In this talk, we will present findings from Monte Carlo simulation studies based on real survey data from the German Internet Panel. We show how different module construction strategies (randomly created modules, single topic modules and diverse topics modules) affect the estimation of univariate frequencies and bivariate correlations after imputation. We will also provide first findings on the impact of different decisions regarding the imputation of the missing data. Current results show that the imputation tendentially introduces small biases in univariate frequencies, but larger biases in correlations. Further, diverse topics modules perform similar compared to randomly created modules. Meanwhile, biases generally tend to be more pronounced with single topic modules.
Mr Alexandre Pollien (FORS) - Presenting Author
Dr Michael Ochsner (FORS)
Dr Michèle Ernst-Stähli (FORS)
Moving from a one-hour face-to-face survey to a push-to-web survey might raise issues of comparison as respondents are not contacted by the same way and do not expect to answer a one-hour questionnaire on the web. This presentation focusses on two concerns resulting from:
- The move from face-to-face to web mode comes with change of the structure of participation due to a change of the mode of contact and a modification of the length of the questionnaire.
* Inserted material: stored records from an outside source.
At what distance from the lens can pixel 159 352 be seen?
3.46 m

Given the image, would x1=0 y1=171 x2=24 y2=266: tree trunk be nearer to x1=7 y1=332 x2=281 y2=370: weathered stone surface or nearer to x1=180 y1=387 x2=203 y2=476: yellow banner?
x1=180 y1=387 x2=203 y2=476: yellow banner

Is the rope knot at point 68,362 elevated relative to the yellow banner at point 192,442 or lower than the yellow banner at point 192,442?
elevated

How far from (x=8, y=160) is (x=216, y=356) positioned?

- Web surveys should be considerably shorter. But splitting a questionnaire affects the context within the questions, as not all questions of the face-to-face survey can be asked. The meaning of questions, as well as the ideas and the standards of comparison respondents consider answering them are all influenced by questions previously answered in the questionnaire.
In this presentation, we investigate the implications of splitting questionnaire using the European Values Study 2017 as an example. We address the issues of representativeness and measurements related to the transition from a face-to-face survey to a push-to-web survey. The presentation looks at effects of splitting questionnaire across different designs of the EVS experiment, including two long versions of the same questionnaire with variations in question ordering and a matrix design, where questionnaire is split in two parts. We first undergo a global assessment of the effect of the questionnaire design on the response and the mood of the respondent, his/her interest in the actual survey and his/her propensity to respond to a next survey (follow-up module). We then analyse how changing a survey has consequences on how questions are answered. From the point of view of measurement, we focus on issues of questions context and order, and battery splitting.